ナーガルは届いていた飲み物を一気に飲み干した。

「なんというか、エルフは人のために、守護のために、というのが徹底されているのに、ウィザードは自らの戦いのためにっていうのが、同じエルフと名を冠する者同士なのに、違うのだなと思いました。」

「あぁ、だが、力を求めて次のステップへと目指すのはどの種族も同じだ。確かに俺たちダークエルフは自分のための戦いかもしれん。だが、自分のための戦いが誰かを守らないわけじゃない。俺はそう考えてる。
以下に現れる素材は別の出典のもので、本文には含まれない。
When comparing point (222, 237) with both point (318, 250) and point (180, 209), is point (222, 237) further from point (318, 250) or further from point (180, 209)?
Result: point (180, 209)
」

そこへ頼んだ料理が届いた。
ナーガルとソプデトはその料理を二人で取り分けて食べ始めた。
ファルシャは黙って紅茶をすする。

この何気ない幸せが続けばいい。
そのために俺は力を求めたのだから。
俺や最初に兄弟に迎え入れてくれたセイランが血を流してこの兄弟たちを守れるのなら、それで十分だ。
こいつらには神が仕組んだ滅亡とか、種族同士の争いなど気にせずに生きてほしい。

だが、同時のファルシャはこの兄弟たちが先から盟約を結んで家族として構成されている自分たちの役に立ちたいという願望があることも知っている。

せめて、この平和な時間が続けばいい。
そう…昔俺がウィザードになろうと決めた時に守りたかったものはこういうものだったのだ。

それは遥か昔の思い出。


〈終わり〉
_____
軽い気持ちで始めたのにつぶされそうな位重たかった…

やっと終わることができた…

この安堵感でいっぱいです^^:

最後まで読んでくださった方(いない気だけがしてるけど…)、ありがとうございました。

転職クエストのSSにつけられたセリフを書き写すだけの作業なのにどうしてこれほどの時間がかかってしまったのか…私にも理解しがたいです。

SS送ってくださった最愛の弟に感謝いたします。